Passage given -
From my hotel room as I opened the curtains, I knew that someone must
have chosen my room quite strategically: I could look straight down at
the Theater, majestically set at the back of a charmingly quiet and
atmospheric square. Later, daydreaming as I lay in bed, happily
exhausted from the day’s work, the amazing building, seemed to
come to life, peeping, smiling at me -- images which made me think of
that most adorable of Ravel’s work “L’enfant et les sortilèges”!
Indeed the magical moments spent playing to my heart’s content,
on the stage of the gorgeous 780-seater will remain in my mind, as the
most magical of my career: the whole experience felt surreally like a dream come true!
Given that I come across few compatriots on the podium and still
haunted by last year’s nightmare (v. February 2006) -- do you
wonder -- working with the ever-so-calm conductor, Luís
Malheiro, was a breath of fresh air. The Amazonas Filarmônica is
filled with Bulgarians and Russians; most of them, married to local men
or women have made Manaus, this gentlest of Brazilian towns, their home for the last 8-10 years.

Exercise objective - Pick up the passage about performing at the theater in Manaus after its final sentence and extend it. The data after this point are separate material, apart from the passage about performing in Manaus.

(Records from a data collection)
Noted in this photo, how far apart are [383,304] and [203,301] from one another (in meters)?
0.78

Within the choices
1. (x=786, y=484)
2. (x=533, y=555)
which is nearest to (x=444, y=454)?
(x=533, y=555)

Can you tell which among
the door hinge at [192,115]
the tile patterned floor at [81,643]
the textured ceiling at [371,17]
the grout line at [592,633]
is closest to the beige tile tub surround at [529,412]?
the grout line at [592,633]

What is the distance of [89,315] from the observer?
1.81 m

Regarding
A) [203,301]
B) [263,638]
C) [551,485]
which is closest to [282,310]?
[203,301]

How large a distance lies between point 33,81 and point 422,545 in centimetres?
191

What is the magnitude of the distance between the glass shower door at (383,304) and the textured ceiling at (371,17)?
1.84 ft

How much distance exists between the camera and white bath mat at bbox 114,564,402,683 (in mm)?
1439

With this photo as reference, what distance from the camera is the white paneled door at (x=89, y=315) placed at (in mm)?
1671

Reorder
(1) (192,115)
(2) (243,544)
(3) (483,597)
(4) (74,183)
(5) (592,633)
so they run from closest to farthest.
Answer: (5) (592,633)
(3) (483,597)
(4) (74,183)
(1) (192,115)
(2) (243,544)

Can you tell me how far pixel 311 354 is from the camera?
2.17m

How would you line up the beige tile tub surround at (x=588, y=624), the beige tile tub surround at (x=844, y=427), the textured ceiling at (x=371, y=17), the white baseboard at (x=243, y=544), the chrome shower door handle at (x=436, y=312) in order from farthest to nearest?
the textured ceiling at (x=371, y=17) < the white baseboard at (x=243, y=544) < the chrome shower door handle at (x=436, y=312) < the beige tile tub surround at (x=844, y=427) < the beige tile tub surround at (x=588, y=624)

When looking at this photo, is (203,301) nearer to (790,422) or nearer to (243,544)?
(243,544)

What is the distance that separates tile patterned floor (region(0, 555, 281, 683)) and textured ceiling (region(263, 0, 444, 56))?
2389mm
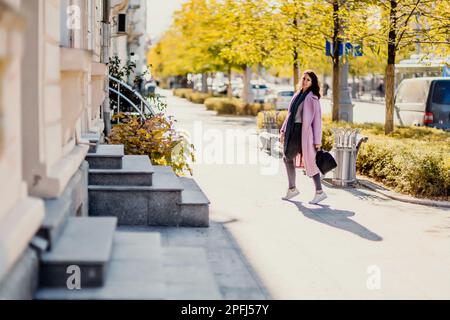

Output for this task -
The life of a concert pianist can be the loneliest of all professions
in the music business. Contrary to common belief and although Music is
conducive to loving or sharing feelings, the existence of a keyboard
soloist is not synonymous to gregariousness: once rehearsals are over,
ever so swiftly, everyone goes back to his/her own daily routine. The
visiting artist has no choice but to remain hanging on to the piano,
mainly for comfort’s sake! Opportunities to meet some great
people are abundant but encounters of the spontaneous kind do not
happen that often: everyone assumes exciting programs pack one’s
day ... not true!
When I noticed some musicians looking in from backstage, quite a long
while after rehearsal was over, I beckoned at them to approach for a
chat and timidly suggested going out for a drink or two later on, my
treat: this time I was lucky!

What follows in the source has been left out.